Ces phénomènes ne sont pas nouveaux, mais ils n’ont jamais menacé à ce point la planète. Le juriste français Laurent Neyret, auteur d’un rapport sur le sujet remis en début d’année, y voit une explication très simple : » Les profits engendrés par les crimes environnementaux sont très élevés en comparaison de la faiblesse des poursuites et des sanctions applicables en la matière. » A lui seul, le commerce illicite d’espèces sauvages dégagerait un chiffre d’affaires annuel estimé à 17 milliards d’euros, ce qui en fait le quatrième trafic du monde après ceux de la drogue, des produits contrefaits et des êtres humains. Selon le Fonds mondial pour la nature (WWF), 440 000 tonnes de plantes médicinales et 100 millions de tonnes de poissons en font les frais chaque année. Un marché dopé par l’essor économique de certains pays d’Asie, la Chine en tête, où la demande des consommateurs ne cesse d’augmenter.

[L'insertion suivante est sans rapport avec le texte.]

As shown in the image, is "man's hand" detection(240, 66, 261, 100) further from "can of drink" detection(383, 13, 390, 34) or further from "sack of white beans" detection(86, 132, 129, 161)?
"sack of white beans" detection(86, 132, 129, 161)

Parler de » mafias » n’a rien d’excessif. Les services spécialisés de 62 pays le savent, eux qui ont lancé au printemps une opération baptisée » Cobra III « , au cours de laquelle ils ont confisqué 12 tonnes d’ivoire d’éléphant et 119 cornes de rhinocéros. A cette occasion, les douanes thaïlandaises ont saisi 4 tonnes d’ivoire dissimulées dans des conteneurs en provenance de la République démocratique du Congo (RDC) et en partance pour le Laos, puis 511 défenses cachées dans des sacs de thé arrivés du Kenya et destinés, eux aussi, au Laos. Sous la houlette d’Europol, l’Office européen de police, 25 pays du Vieux Continent ont pris part à l’offensive, récupérant au passage 139 kilos de corail, 10 000 hippocampes séchés, 1 230 tortues vivantes, 92 kilos d’ivoire, 5 cornes de rhinocéros, et 5 tonnes de bois. Au total, 300 trafiquants ont été arrêtés.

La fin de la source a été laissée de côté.